(Texte à analyser):

══════════

#Essentiel

Monsieur le Président de la République,


Cette lettre n’est pas un appel à la détresse, ce mot est bien trop lourd de sens pour que je puisse l’employer ici.

Cette lettre n’est pas un appel à la liberté, cette expression est bien trop importante pour que je puisse la bafouer ici.

Monsieur le Président de la République, cette lettre est un appel à la dignité.


Ce que je souhaite vous exprimer ici, je ne le fais au nom de toute ma profession, je n’ai pas cette prétention. Ce que je souhaite vous exprimer ici, je le fais en mon nom, Dario BASILE, modeste propriétaire d’un établissement de restauration, « Les Philosophes » qui se situe dans la charmante commune de Nordhouse en Alsace.


La crise du COVID-19, je ne la réfute pas et je ne peux exprimer ni de colère ni de mépris envers toutes les décisions difficiles que prend notre gouvernement, je ne peux me permettre ce droit à la critique pour le respect des victimes de notre nation ainsi que celles de nos voisins.

J’ai bien conscience que nos libertés perdues ne le sont que temporairement. L’état français n’a jamais été aussi providence que dans toute son histoire. Ce « quoi qu’il en coûte », je le perçois pour mieux retrouver nos libertés… Plus tard.


Cependant, Monsieur le Président de la République, je sens ma dignité bafouée.

La dignité de ne pas pouvoir travailler, d’exprimer mes ambitions, de récolter les fruits de mes efforts.

La dignité de ne plus pouvoir accueillir, partager et servir.

La dignité de ne plus pouvoir honorer mon serment d’Epicure.


Je la sens encore plus bafouée lorsque, on me demande de me réinventer. Me réinventer en mettant notre savoir-faire et savoir-être dans des petites barquettes pour les remettre à de jeunes français à vélo, honorant leurs contrats plus que précaires dans des conditions inadmissibles. Ce n’est pas une évolution ou une réinvention, mais bien une régression.


J’ai mal à la dignité d’autrui lorsque je vois de nombreux Français se restaurer dans leurs voitures sur les parkings des établissements de restauration où les poubelles débordent de déchets. Je les vois aussi sur des sièges de fortune à l’extérieur, pour qu’ils puissent profiter de leurs petits réconforts de ces longues journées en ces temps de crise.

Sans oublier, nos ouvriers qui contribuent à l’embellissement de notre beau Pays. Ils se restaurent sur le pouce sans pouvoir se refugier des conditions climatiques défavorables.

══════════

(Relevé des données):
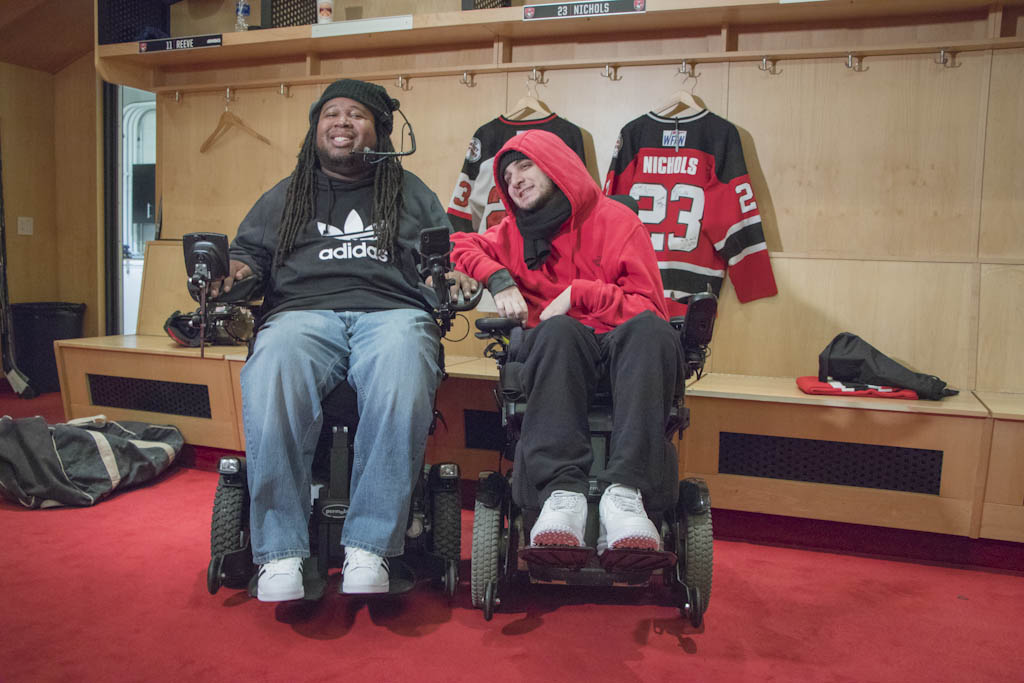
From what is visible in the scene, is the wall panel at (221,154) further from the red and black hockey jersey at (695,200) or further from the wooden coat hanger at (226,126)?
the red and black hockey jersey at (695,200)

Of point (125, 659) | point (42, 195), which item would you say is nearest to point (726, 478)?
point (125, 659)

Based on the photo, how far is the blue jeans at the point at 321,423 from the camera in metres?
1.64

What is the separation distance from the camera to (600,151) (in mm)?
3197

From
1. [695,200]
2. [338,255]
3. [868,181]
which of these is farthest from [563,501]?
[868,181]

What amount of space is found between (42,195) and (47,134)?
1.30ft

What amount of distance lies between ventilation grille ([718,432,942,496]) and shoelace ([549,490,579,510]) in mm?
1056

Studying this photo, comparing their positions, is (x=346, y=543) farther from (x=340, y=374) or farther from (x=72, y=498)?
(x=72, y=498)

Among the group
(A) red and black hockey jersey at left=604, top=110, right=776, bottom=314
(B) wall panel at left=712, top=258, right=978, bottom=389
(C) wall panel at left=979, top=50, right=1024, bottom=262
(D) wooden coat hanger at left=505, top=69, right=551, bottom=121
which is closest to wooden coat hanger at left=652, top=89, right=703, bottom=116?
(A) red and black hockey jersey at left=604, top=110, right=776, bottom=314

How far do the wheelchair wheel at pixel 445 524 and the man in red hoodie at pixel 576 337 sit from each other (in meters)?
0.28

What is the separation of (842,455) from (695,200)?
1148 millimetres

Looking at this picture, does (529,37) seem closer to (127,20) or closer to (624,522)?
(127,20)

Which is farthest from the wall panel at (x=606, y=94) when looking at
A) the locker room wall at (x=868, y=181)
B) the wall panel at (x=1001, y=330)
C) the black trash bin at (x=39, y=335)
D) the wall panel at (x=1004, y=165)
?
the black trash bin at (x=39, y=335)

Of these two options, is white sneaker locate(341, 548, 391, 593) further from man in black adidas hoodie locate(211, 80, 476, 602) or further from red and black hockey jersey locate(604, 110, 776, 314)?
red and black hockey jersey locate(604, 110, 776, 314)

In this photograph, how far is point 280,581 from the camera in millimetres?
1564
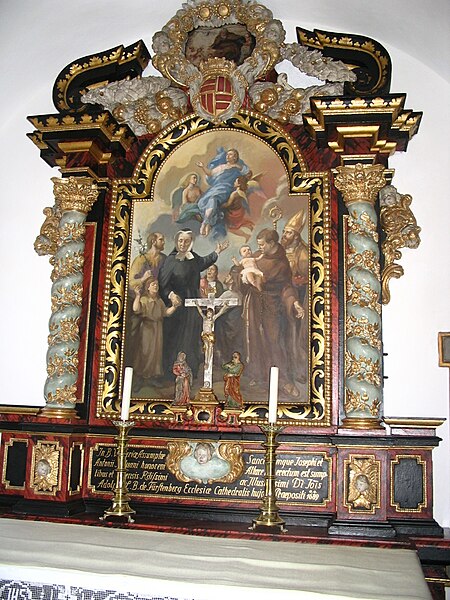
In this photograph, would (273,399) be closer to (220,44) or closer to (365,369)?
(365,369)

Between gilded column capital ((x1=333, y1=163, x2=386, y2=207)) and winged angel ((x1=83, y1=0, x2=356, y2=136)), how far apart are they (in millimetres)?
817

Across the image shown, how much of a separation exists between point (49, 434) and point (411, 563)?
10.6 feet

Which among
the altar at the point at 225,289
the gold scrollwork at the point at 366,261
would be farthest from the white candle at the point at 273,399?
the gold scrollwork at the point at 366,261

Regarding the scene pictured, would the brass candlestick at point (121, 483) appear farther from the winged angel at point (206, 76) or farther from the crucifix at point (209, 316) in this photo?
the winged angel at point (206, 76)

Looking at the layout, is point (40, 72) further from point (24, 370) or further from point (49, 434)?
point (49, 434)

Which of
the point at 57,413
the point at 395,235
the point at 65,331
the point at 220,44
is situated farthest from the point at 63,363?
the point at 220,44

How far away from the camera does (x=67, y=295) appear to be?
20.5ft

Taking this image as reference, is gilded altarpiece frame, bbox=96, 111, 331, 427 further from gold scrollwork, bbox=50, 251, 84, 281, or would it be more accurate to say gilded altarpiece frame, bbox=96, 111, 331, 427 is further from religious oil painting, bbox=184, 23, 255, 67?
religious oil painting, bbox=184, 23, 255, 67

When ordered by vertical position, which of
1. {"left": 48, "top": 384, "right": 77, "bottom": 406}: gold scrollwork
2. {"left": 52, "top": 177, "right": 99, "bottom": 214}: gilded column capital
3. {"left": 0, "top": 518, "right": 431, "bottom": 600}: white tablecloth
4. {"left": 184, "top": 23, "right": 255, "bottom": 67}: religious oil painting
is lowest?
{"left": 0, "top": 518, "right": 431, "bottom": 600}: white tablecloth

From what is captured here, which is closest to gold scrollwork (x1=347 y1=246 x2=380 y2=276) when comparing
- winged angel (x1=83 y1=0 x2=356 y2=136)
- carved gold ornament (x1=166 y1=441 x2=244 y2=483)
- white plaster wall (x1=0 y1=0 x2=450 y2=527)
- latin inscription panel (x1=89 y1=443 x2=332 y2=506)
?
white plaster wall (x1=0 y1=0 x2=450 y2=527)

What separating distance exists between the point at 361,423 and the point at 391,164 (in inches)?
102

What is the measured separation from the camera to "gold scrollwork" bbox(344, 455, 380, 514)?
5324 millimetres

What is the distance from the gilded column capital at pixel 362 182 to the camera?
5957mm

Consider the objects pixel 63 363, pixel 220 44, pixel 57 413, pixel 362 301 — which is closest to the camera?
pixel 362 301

══════════

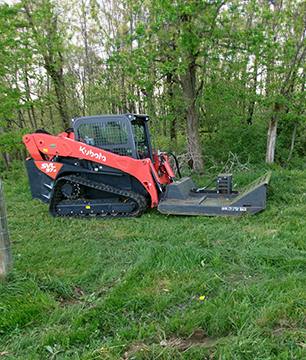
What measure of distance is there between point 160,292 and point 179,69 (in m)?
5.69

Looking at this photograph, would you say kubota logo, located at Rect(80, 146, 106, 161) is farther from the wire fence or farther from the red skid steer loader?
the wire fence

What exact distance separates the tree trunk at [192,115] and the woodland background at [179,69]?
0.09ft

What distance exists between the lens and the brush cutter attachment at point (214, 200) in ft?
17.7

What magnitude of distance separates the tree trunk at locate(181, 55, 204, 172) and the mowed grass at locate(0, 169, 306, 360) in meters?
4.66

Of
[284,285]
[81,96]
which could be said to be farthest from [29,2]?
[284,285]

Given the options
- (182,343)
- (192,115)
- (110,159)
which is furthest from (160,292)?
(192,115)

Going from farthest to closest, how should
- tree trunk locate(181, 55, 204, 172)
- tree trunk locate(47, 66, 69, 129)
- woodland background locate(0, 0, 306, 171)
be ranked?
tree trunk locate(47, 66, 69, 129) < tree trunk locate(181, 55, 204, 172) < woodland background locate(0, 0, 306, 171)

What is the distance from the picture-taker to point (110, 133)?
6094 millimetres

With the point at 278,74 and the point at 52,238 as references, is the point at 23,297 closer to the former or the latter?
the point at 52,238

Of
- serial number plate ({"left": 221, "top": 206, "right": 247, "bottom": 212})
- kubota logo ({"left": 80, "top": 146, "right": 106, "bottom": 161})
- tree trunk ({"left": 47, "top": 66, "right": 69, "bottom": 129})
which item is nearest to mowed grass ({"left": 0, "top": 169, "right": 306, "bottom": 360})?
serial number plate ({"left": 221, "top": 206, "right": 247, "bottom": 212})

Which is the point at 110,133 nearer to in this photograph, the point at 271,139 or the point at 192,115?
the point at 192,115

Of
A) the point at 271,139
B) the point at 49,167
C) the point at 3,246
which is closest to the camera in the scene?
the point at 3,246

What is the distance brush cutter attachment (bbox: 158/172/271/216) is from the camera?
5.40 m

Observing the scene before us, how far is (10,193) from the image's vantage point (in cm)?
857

══════════

(À compléter):
(1) Résumez en deux phrases la lettre au président de la République.
(2) Reprenez la lettre au président de la République après sa dernière phrase et poursuivez-la.
Les entrées n'interviennent pas dans ce travail.

(Résultats):
(1) Dario Basile, propriétaire du restaurant « Les Philosophes » à Nordhouse en Alsace, adresse au président de la République un appel à la dignité, sans contester les décisions prises face à la crise du COVID-19. Il se dit atteint dans sa dignité de ne plus pouvoir travailler, accueillir et servir, voit dans la vente en barquettes livrée à vélo une régression et déplore que des Français et des ouvriers mangent dans leurs voitures ou à l'extérieur, exposés aux intempéries.

(2)
Monsieur le Président de la République, nos établissements de restauration sont essentiels.


Ils le sont parce que les Français peuvent y refaire le monde, leur monde.

Ils le sont parce que au sein de ces établissements, les français peuvent exprimer ce grand sentiment qu’est l’amour, célébrer des unions et bien plus encore, célébrer la vie.

Ils le sont parce que ce sont des lieux d’échange. Echange d’opinion, de culture, de tradition. Ce sont des lieux qui permettent le voyage et la découverte. Cette évasion le temps d’un repas si capital pour le bien-être des français.

Mais ce sont aussi des lieux où ils n’existent ni races, ni couleurs où tout le monde peut y franchir les portes, où les mots Liberté, Egalité, Fraternité sont plus que respectés et honorés.

Même pendant les heures les plus sombres, nos établissements étaient ouverts et ils apportaient, refuge, réconfort et lumière.


Monsieur le Président de la République, nous sommes en guerre.


A chaque fois que les ennemis de la nation nous ont frappés, les mots d’ordres de la République étaient ceux-ci :

Nous ne cèderons pas à la peur.


Aujourd’hui, j’ai le sentiment que cette peur de l’ennemi me soit imposée.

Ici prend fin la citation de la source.